И тут шериф обернулся и сказал им троим:
– Уезжайте-ка вы отсюда, а? Похоже, здесь вам больше делать нечего. Теперь моя очередь настала.
Учитель яростно хлестнул себя шляпой по ляжке, сплюнул и пошел прочь от дровяного сарая. Его племянник и охотник за рабами двинулись следом. Они не смотрели на старую женщину, стоявшую среди грядок с перцем в дурацкой шляпе с цветочками. И не смотрели на тех семерых или больше негров, которые все– таки подошли поближе, несмотря на угрозы охотника с ружьем. Довольно с них негритянских глаз. Остановившихся открытых глаз тех чернокожих мальчишек, что лежали на грязных опилках; мертвых глаз той чернокожей девочки, что смотрели на них сквозь мокрые от крови пальцы ее матери, придерживавшей ей голову, чтобы не отвалилась; глаз того грудного негритенка, который, весь наморщившись, ревел на руках старого безумного негра; у старика глаза были похожи на деревянные пуговицы, и смотрел он только себе под ноги. Но хуже всего были глаза той молодой негритянки: у нее, казалось, вовсе не было глаз. Оттого что белки исчезли совсем – так расширились зрачки, а радужки были черными, как ее кожа, она выглядела безглазой. Они привязали к ограде взятого взаймы мула, который должен был отвезти беглянку назад, в Милый Дом. Солнце было точно в зените, когда они двинулись прочь, оставив шерифа разбираться с разворошенной норой этих отвратительных енотов. Что называется, глотнули свободы! Да этих дикарей нельзя оставлять без присмотра, иначе опять вернутся к привычному каннибальству.
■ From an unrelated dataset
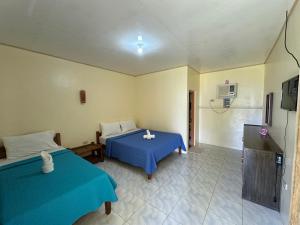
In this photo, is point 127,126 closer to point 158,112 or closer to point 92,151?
point 158,112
Шерифу тоже хотелось поскорее уехать. Хотелось постоять на ярком солнце, а не в темном сарае, предназначенном для хранения дров, угля, керосина, – столь необходимых холодными зимами в Огайо, о которых он думал сейчас, – и он с трудом сопротивлялся желанию выбежать отсюда на жаркое августовское солнце. Не потому, что ему было страшно. Вовсе нет. Просто холодно. И ни до чего здесь не хотелось дотрагиваться. Младенец на руках у старика все еще плакал, и глаза той женщины, лишенные белков, по-прежнему смотрели прямо перед собой. Все здесь, казалось, окаменели и останутся такими до конца света. И вдруг один из мальчиков на полу глубоко вздохнул. Вздохнул так, словно проснулся после глубокого сладкого сна. И шериф тоже очнулся и начал действовать.
– Я должен тебя арестовать. И давай без фокусов. Ты и так натворила предостаточно. А теперь пошли.
Она не пошевелилась.
– Пошли – и тихо мне, слышишь? Не то придется тебя связать.
Она продолжала стоять неподвижно, и шериф решил подойти к ней поближе и все-таки связать как-нибудь ее мокрые от крови руки, и тут чья-то тень на пороге заставила его обернуться. Это была та старая негритянка с цветочками на шляпе.